Я сам, должно быть, был величайшим его благодетелем. Возможно, что в этом случае образ переживет того, кто в нем изображен: причина этого лежит в том, что в образе, созданном мною, есть еще место для целого множества действительных Вагнеров, и прежде всего – для гораздо более одаренных и более чистых в намерениях и целях.
Есть персоны, которые хотели бы вынудить каждого к полному приятию или отрицанию их собственной персоны, – к таковым принадлежал Руссо: их мучительный бред величия проистекает из их недоверия к самим себе.
Я воспринимаю как вредных всех людей, которые не могут больше быть противниками того, что они любят; они портят тем самым лучшие вещи и лучших людей.

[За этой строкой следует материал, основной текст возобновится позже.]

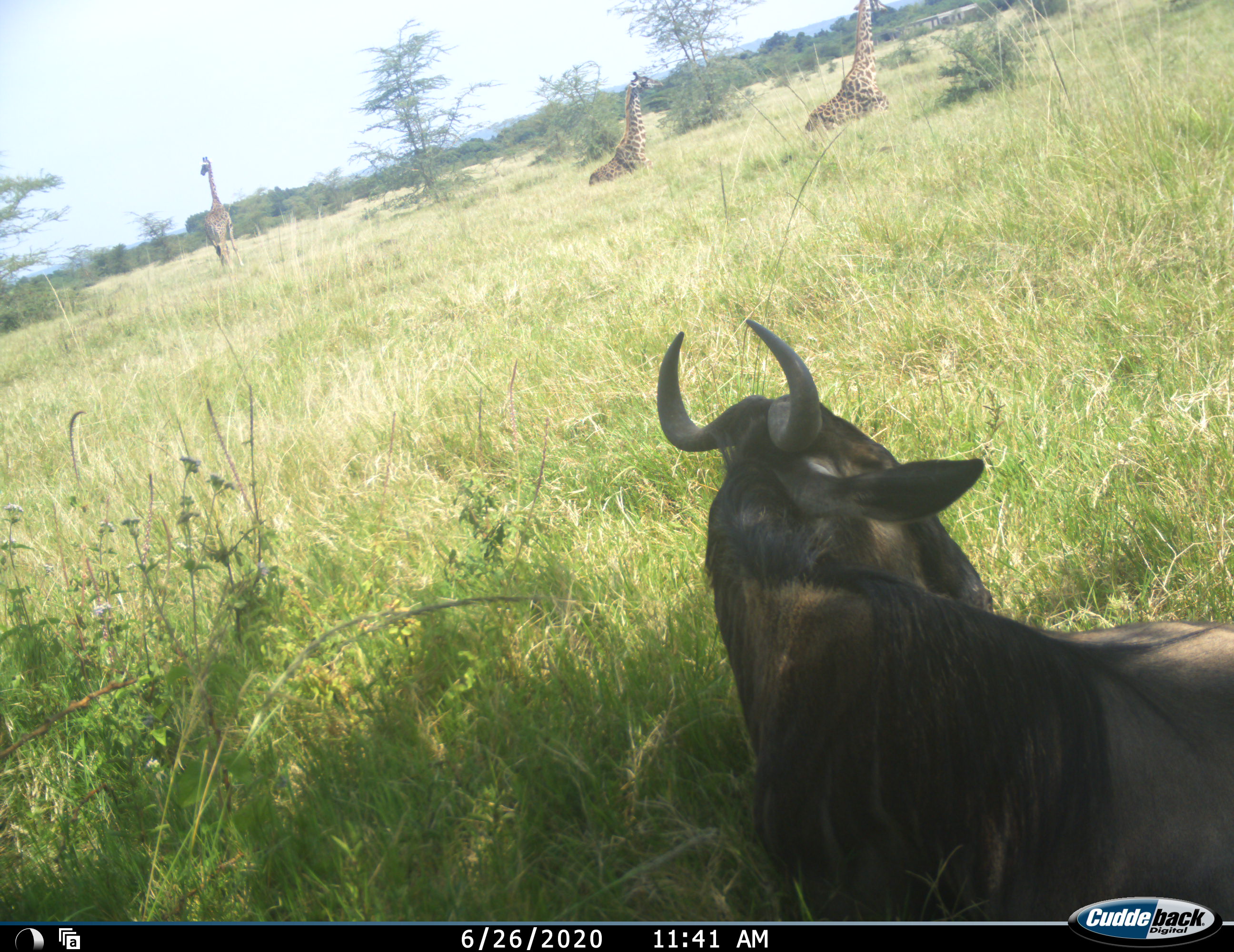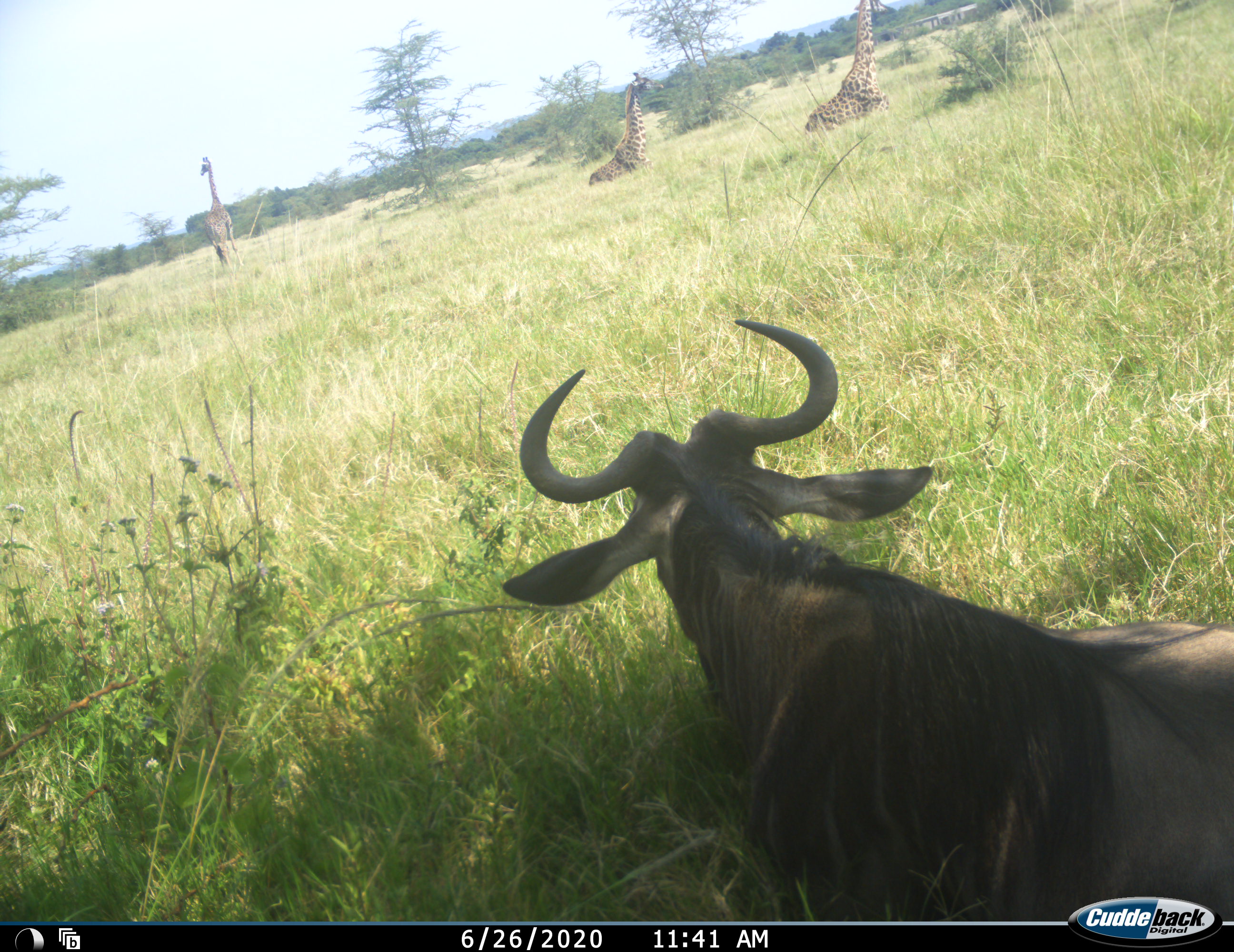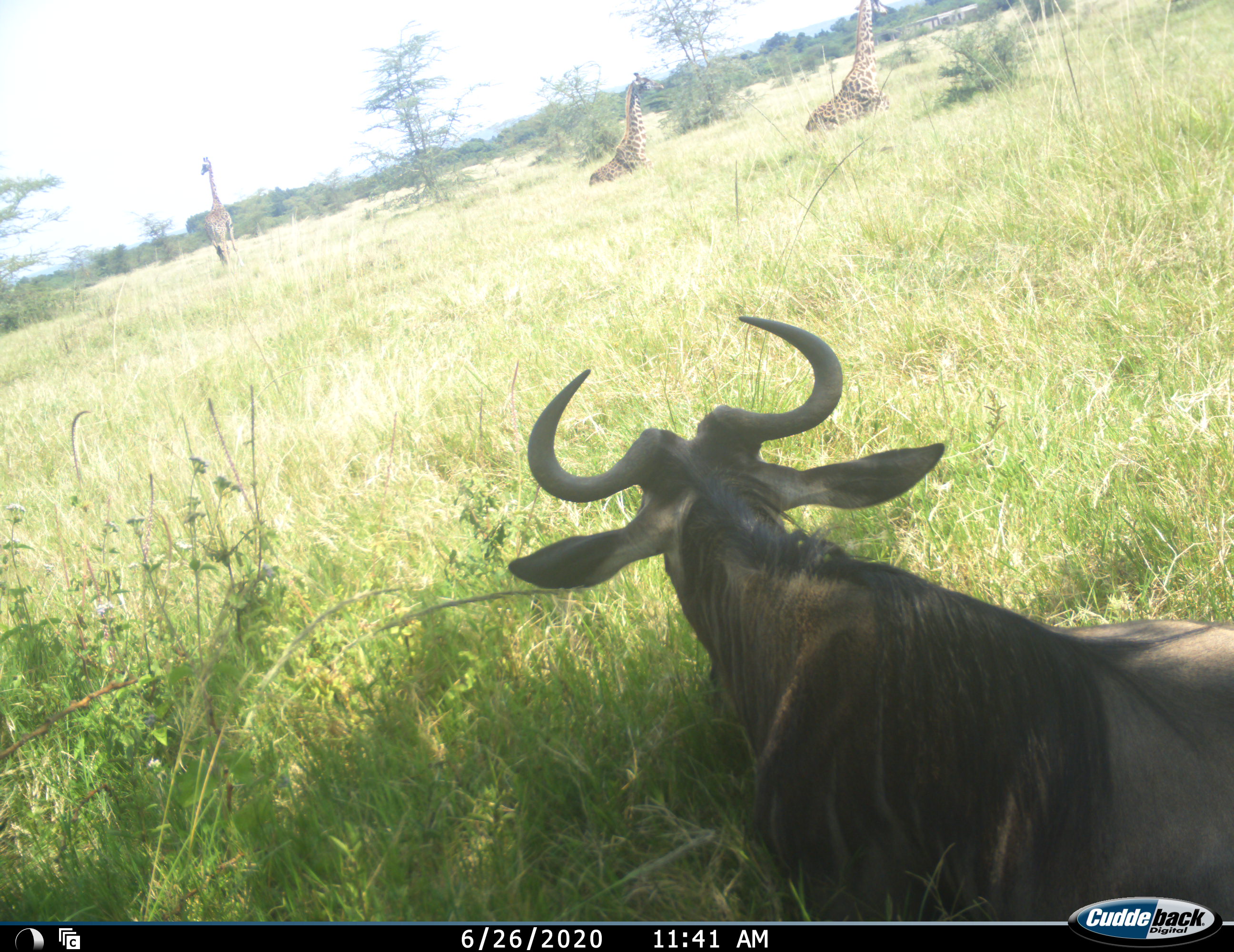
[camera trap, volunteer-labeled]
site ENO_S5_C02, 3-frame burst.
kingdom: Animalia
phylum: Chordata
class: Mammalia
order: Artiodactyla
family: Bovidae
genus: Connochaetes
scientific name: Connochaetes taurinus taurinus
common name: blue wildebeest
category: wildebeestblue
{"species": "wildebeestblue (blue wildebeest) (Connochaetes taurinus taurinus)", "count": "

Культура – это лишь тоненькая яблочная кожура над раскаленным хаосом.
Иной лишь после смерти делается великим – через эхо.
Когда снимают у горбатого горб его, у него отнимают и дух его – так учит народ, и когда возвращают слепому глаза его, он видит на земле слишком много дурного – так что он проклинает исцелившего его. Тот же, кто дает возможность бегать хромому, наносит ему величайший вред: ибо едва ли он сможет бежать так быстро, чтобы пороки не опережали его, – так учит народ о калеках.